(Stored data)
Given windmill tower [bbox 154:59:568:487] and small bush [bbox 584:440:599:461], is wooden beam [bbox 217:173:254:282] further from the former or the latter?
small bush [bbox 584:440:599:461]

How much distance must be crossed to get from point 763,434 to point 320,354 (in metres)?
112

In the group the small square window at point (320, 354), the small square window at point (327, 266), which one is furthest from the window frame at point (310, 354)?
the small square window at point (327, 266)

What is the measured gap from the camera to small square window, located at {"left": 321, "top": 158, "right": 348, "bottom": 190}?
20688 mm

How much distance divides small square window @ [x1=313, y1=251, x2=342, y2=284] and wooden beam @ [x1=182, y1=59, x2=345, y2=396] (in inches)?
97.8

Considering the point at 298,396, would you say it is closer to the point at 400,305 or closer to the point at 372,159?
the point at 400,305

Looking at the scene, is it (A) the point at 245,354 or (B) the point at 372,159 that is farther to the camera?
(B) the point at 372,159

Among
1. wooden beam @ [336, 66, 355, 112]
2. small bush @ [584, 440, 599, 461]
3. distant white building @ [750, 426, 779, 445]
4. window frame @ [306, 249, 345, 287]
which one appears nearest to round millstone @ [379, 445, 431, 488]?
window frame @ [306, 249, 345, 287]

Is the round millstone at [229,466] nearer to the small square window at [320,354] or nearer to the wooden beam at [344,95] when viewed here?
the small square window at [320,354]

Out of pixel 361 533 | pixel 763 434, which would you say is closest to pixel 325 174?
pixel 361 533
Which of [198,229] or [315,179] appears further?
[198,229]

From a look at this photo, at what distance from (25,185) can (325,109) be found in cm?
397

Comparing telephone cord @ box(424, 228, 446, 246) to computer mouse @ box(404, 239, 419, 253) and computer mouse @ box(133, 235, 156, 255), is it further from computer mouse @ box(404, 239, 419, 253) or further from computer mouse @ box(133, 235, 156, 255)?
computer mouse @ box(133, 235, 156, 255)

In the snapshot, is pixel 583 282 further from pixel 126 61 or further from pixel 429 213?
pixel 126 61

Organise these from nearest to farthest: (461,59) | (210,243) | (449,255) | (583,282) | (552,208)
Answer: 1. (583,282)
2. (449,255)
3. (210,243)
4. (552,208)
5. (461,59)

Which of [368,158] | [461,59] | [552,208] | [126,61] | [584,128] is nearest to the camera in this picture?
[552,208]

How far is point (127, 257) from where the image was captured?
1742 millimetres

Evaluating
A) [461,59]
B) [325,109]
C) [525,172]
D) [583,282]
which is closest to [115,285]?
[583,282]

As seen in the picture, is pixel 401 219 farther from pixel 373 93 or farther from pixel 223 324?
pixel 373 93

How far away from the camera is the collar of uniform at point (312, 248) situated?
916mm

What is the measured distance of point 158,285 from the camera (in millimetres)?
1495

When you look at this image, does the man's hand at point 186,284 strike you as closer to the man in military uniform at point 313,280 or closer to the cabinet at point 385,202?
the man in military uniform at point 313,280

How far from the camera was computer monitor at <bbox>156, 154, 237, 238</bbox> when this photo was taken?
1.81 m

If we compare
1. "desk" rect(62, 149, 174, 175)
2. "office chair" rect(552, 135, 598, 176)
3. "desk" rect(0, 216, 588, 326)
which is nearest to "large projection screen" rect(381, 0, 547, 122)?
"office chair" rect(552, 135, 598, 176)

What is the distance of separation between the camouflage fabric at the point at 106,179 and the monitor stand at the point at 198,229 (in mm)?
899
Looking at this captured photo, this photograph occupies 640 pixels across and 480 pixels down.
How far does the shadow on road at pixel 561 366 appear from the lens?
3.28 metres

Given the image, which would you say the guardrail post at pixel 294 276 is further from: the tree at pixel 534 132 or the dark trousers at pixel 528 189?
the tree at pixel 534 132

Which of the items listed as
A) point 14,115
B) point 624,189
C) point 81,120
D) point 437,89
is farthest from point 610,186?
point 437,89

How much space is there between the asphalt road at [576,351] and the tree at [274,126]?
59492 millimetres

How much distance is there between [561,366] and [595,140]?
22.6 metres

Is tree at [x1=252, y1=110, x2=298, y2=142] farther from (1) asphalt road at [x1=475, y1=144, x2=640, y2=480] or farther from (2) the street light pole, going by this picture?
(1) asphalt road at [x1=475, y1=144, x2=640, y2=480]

#### Work required:
Please reproduce the data, substituting "fence post" for every "guardrail post" and leaving all else unchanged.

#### Exercise answer:
Given windmill tower [bbox 154:59:568:487] and small bush [bbox 584:440:599:461], is wooden beam [bbox 217:173:254:282] further from the former or the latter?
small bush [bbox 584:440:599:461]

How much distance must be crossed to get from point 763,434 to point 320,354 (in metres)?
112

In the group the small square window at point (320, 354), the small square window at point (327, 266), which one is furthest from the window frame at point (310, 354)?
the small square window at point (327, 266)

What is the measured gap from the camera to small square window, located at {"left": 321, "top": 158, "right": 348, "bottom": 190}?
20688 mm

How much distance divides small square window @ [x1=313, y1=251, x2=342, y2=284] and wooden beam @ [x1=182, y1=59, x2=345, y2=396] (in inches)?
97.8

Considering the point at 298,396, would you say it is closer to the point at 400,305 or closer to the point at 372,159?
the point at 400,305

Looking at the scene, is it (A) the point at 245,354 or (B) the point at 372,159 that is farther to the camera?
(B) the point at 372,159

Among
1. wooden beam @ [336, 66, 355, 112]
2. small bush @ [584, 440, 599, 461]
3. distant white building @ [750, 426, 779, 445]
4. window frame @ [306, 249, 345, 287]
which one appears nearest to round millstone @ [379, 445, 431, 488]?
window frame @ [306, 249, 345, 287]

Is the round millstone at [229,466] nearer to the small square window at [320,354] or nearer to the wooden beam at [344,95] when viewed here?
the small square window at [320,354]

Out of pixel 361 533 | pixel 763 434, which would you say is closest to pixel 325 174?
pixel 361 533
Which of [198,229] or [315,179] appears further?
[198,229]

From a look at this photo, at what distance from (25,185) can (325,109) be found in cm?
397

Comparing telephone cord @ box(424, 228, 446, 246) to computer mouse @ box(404, 239, 419, 253) and computer mouse @ box(133, 235, 156, 255), is it further from computer mouse @ box(404, 239, 419, 253) or further from computer mouse @ box(133, 235, 156, 255)?
computer mouse @ box(133, 235, 156, 255)

In the snapshot, is pixel 583 282 further from pixel 126 61 or further from pixel 429 213?
pixel 126 61

Organise these from nearest to farthest: (461,59) | (210,243) | (449,255) | (583,282) | (552,208)
Answer: 1. (583,282)
2. (449,255)
3. (210,243)
4. (552,208)
5. (461,59)

Which of [368,158] | [461,59] | [552,208] | [126,61] | [584,128] is nearest to the camera in this picture?
[552,208]

How far is point (127, 257) from where the image was captured?
1742 millimetres

Evaluating
A) [461,59]
B) [325,109]
C) [525,172]
D) [583,282]
which is closest to [115,285]?
[583,282]

As seen in the picture, is pixel 401 219 farther from pixel 373 93 or farther from pixel 223 324?
pixel 373 93

How far away from the camera is the collar of uniform at point (312, 248) situated?
916mm

What is the measured distance of point 158,285 from the camera (in millimetres)?
1495

When you look at this image, does the man's hand at point 186,284 strike you as closer to the man in military uniform at point 313,280 or closer to the cabinet at point 385,202?
the man in military uniform at point 313,280

How far from the camera was computer monitor at <bbox>156, 154, 237, 238</bbox> when this photo was taken?
1.81 m

If we compare
1. "desk" rect(62, 149, 174, 175)
2. "office chair" rect(552, 135, 598, 176)
3. "desk" rect(0, 216, 588, 326)
which is nearest to "large projection screen" rect(381, 0, 547, 122)?
"office chair" rect(552, 135, 598, 176)

What is the distance of separation between the camouflage fabric at the point at 106,179 and the monitor stand at the point at 198,229 (in mm)?
899
Looking at this captured photo, this photograph occupies 640 pixels across and 480 pixels down.
How far does the shadow on road at pixel 561 366 appear from the lens?
3.28 metres

Given the image, which would you say the fence post at pixel 294 276 is further from: the tree at pixel 534 132 or the dark trousers at pixel 528 189?
the tree at pixel 534 132

Which of the items listed as
A) point 14,115
B) point 624,189
C) point 81,120
D) point 437,89
is farthest from point 610,186?
point 437,89

How much space is there between the asphalt road at [576,351] and the tree at [274,126]?
59492 millimetres

How much distance is there between [561,366] and [595,140]?
22.6 metres

Is tree at [x1=252, y1=110, x2=298, y2=142] farther from (1) asphalt road at [x1=475, y1=144, x2=640, y2=480] or farther from (2) the street light pole, going by this picture?
(1) asphalt road at [x1=475, y1=144, x2=640, y2=480]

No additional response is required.